Хилари внесла завтрак — на тарелке старинного уорсестерского фарфора лежал тонкий ломтик тунца. Миссис Каннингэм ухватила его тонким пальчиками и сунула в рот.
— Ну, вот, — удовлетворенно проговорила она. — Простите, не хотите ли?
— Нет, спасибо, — ответил Смит, проглотив слюну.
— Очень низкая калорийность.
— Нет, благодарю вас.
— Хилари отказывается работать у тех, кто ест мясо.
— Экономка?
— Не правда ли, не женщина, а мечта? — открыто восхищалась миссис Каннингэм. — Точеная талия, и никаких характерных расовых признаков. Конечно, она не утруждает себя работой. Это испортило бы ее одежду.
— Миссис Каннингэм, я разыскиваю О.Х. Бейнса, — сказал Смит.
Женщина закатила глаза.
— Пожалуйста не упоминайте это имя.
— Почему?
— Я сама запретила произносить его как председатель Комитета самоуправления района.
— Чтобы лишний раз не вспомнить печальные обстоятельства смерти его жены?
— Боже, конечно нет. Это лучшее, что Эвелин сделала за последние месяцы. Жаль только, что Палмеры были с ней. Хорошие люди.
— А что случилось с миссис Бейнс? — спросил Смит.
— Умерла в Париже.
— А до этого?
— Они впутались в одно темное дело, оно и погубило их репутацию, — ответила дама.
— Что за дело? Мой вопрос не праздный, я задаю его как государственный служащий.
— В таком случае... — начала она и, наклонившись к нему, продолжала: — Они поселились в какой-то религиозной общине. — Миссис Каннингэм отступила назад, глаза ее пылали, руки яростно уперлись в бедра. — Вы не поверите. Это совсем не то, что закатывать банкеты для революционеров. Этим мы бросаем вызов существующему порядку. А разве религии такое под силу? Даже в Южной Калифорнии им это не удается.
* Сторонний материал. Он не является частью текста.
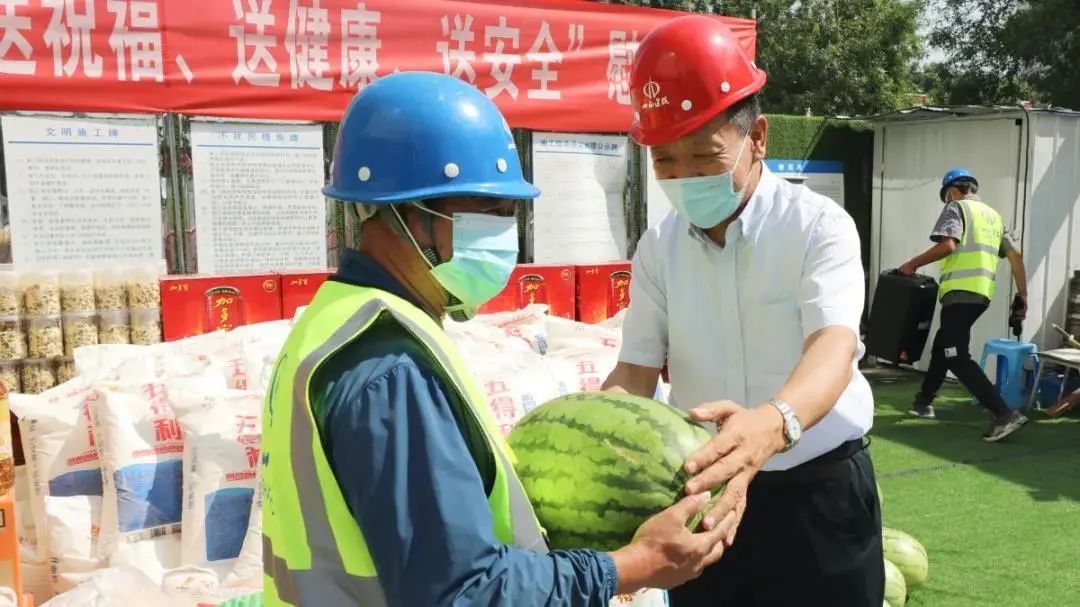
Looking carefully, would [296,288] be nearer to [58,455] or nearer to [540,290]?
[540,290]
— А эта община по соседству с вами? — спросил Смит.
— Надеюсь, нет. У епископальной церкви не бывает общин. В моей церкви нет даже служб. Тут как раз и нашла коса на камень. Бейнсы хотели устроить коммуну в наших краях. Но мы совсем не хотели, чтобы какой-нибудь лохматый старик из Китая или еще откуда-нибудь устраивал на наших лужайках религиозные сексуальные оргии. И поэтому заявили Бейнсам, что мы — против.
— А вы давно видели мистера Бейнса?
— Очень давно. Он даже на похоронах не присутствовал. Впрочем, он всегда был со странностями. Представьте, не любит играть в теннис.
— А вы не знаете, где находится та община, к которой они примкнули?
— Понятия не имею. А если вы выясните, не утруждайте себя и не сообщайте мне. Я хочу думать только о прекрасном.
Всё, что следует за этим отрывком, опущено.